Hell. Guilt was bad enough, without having his brother point out his every flaw. Ash had been the one to solemnly swear that he would protect and defend the younger children. He had been the one who had nodded as his father told him that their mother was given to excess. He’d solemnly promised to temper her zeal.
He’d failed. A few years later, despite his best efforts, his sister had died. A few months after that, Ash had left for India, determined to make his fortune and thus undo everything their mother had done.

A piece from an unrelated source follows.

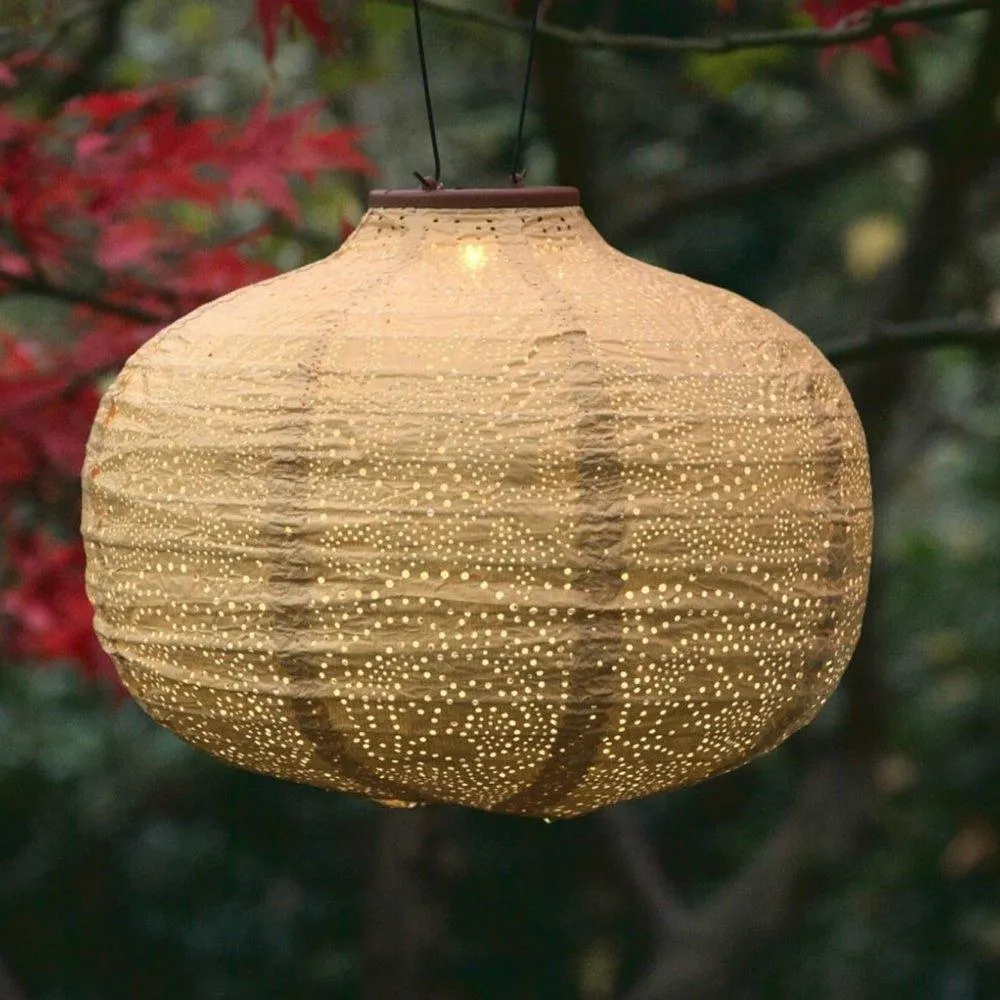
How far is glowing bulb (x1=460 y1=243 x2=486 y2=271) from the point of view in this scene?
123cm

But he’d left his brothers behind. He would never be able to forget the sick sensation he’d felt when he found Mark and Smite on his return, pale and thin, alone on the streets of Bristol. It had made so much sense to leave them. But nothing he did could repair what had happened to them in his absence. They wouldn’t even talk of those years, not to him.
And that hadn’t been the only time he’d abandoned Mark. Just the first.
“Very well,” he said stiffly. “You are quite in the right. I should never have left. I failed Hope. I failed you.”
A puzzled look flitted across Mark’s face. “How is it that we are talking about me, then?”
“Every time I look at you, I recall how I’ve failed you. There. I’ve admitted it. Are you happy now?”
“Happy that you look at me and see failure?” Mark’s voice was tending towards scorn now, and his lip curled. “Hardly.”
Christ. He was cocking it up again. “I know you’re not a failure. You took a first at Oxford.”
“In case you hadn’t noticed,” Mark said hotly, “I’m a good deal more than that. Granville himself said I was the brightest student he’d seen in the thirty-five years he’d been in philosophy. And this—” Mark gestured at the pages that lay on the table in front of him “—this will show everyone what I can do. Even you, Ash. Even you. So don’t look at me and see failure. I haven’t failed anything.”